The difficulty that the Labor Department faces in satisfying critics was evident at an event in Washington last Tuesday.
“From a cost-benefit [standpoint], you can't justify” the regulation, which would expand the definition of “fiduciary” to encompass more retirement plan advisers, said Sen. Saxby Chambliss, R-Ga.
Skeptics contend that the initial rule that the Labor Department proposed in 2010 would subject brokers making individual retirement account sales to a fiduciary duty under federal retirement law for the first time, potentially pushing them out of the IRA market.
The Labor Department withdrew the proposed rule last September and said that it would re-propose it this year, along with a cost-benefit analysis.
The DOL argues that the Employee Retirement Income Security Act of 1974 must be updated to better protect workers from conflicted investment advice. At the time ERISA was enacted, most companies provided defined-benefit pensions. But workers now must build their own nest eggs through 401(k) plans and IRAs.
The rule has drawn fierce opposition on Capitol Hill, which Mr. Chambliss reflected during his comments at the National Journal Policy Summit in Washington.
The DOL is writing a regulation that targets a nonexistent problem, he said.
“The customer was not complaining,” Mr. Chambliss said.
“There are regulations that go too far and end up costing the client money,” he said. “Those are the kinds of regulations we need to make sure are not imposed on the financial community.”
DEPRIVING MIDDLE CLASS?
A wide range of industry representatives have criticized the original Labor Department proposal.

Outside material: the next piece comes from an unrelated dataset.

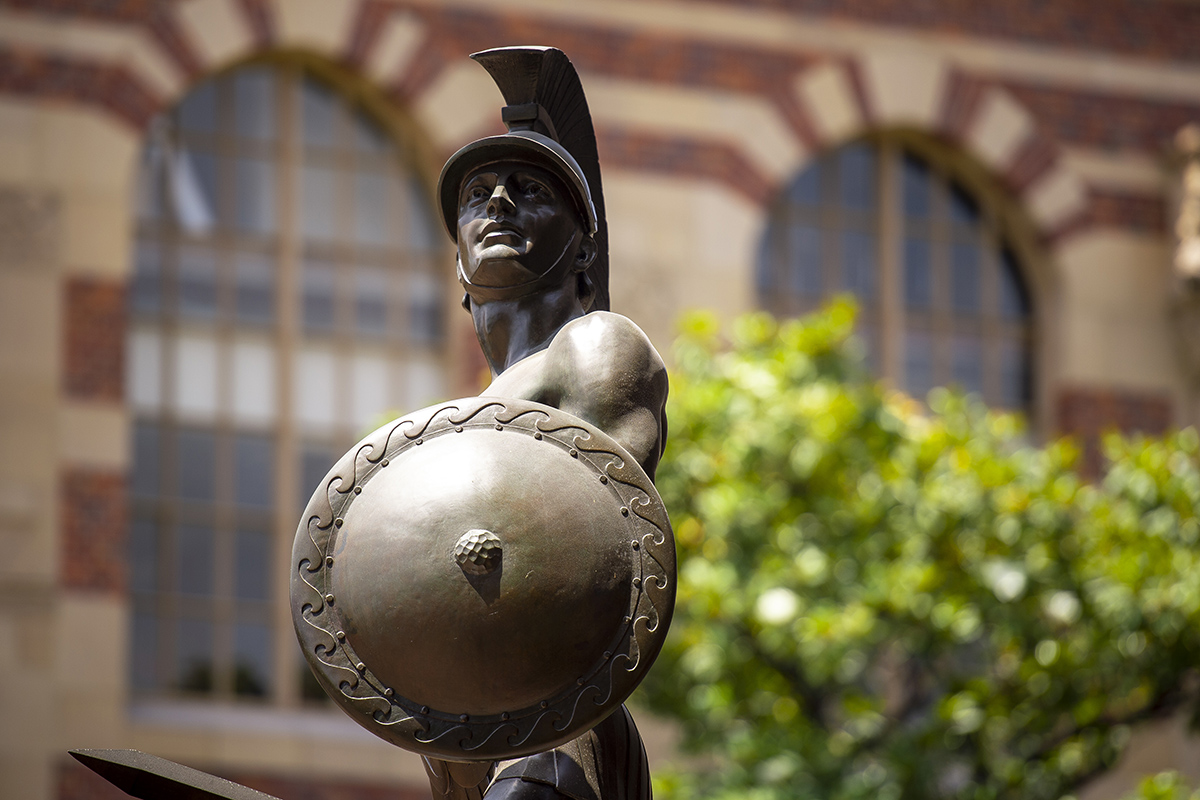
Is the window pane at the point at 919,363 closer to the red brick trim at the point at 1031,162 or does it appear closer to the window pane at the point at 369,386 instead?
the red brick trim at the point at 1031,162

They have said that it would lead brokers to leave the IRA business, depriving smaller investors of advice.
“The cost of providing financial help is high and getting higher,” said Peter Schneider, executive vice president and general counsel at Primerica, which sponsored the National Journal event. “That's why firms shy away from going into middle-income households.”
The notion that a flawed implementation of fiduciary duty would hurt middle-class investors is a point that the National Association of Insurance and Financial Advisors, as well as other industry groups, brokers and insurers are trying to drive home with lawmakers.
“The rule should follow the cost-benefit analysis — and not have the rule first,” Mr. Schneider said. “It should be thoughtfully done.”
Fiduciary advocates argue that biased advice lowers returns for investors across asset levels. They are pushing the Securities and Exchange Commission to promulgate a rule that would impose a universal fiduciary duty on all retail investment advice, forcing brokers to meet a higher bar than the suitability standard that governs them.
The SEC intends to conduct a cost-benefit evaluation of fiduciary duty before promulgating a rule. It isn't clear when it will send out a data request.
Regardless of what the SEC's and Labor Department's market impact evaluations show, it will be difficult to change minds.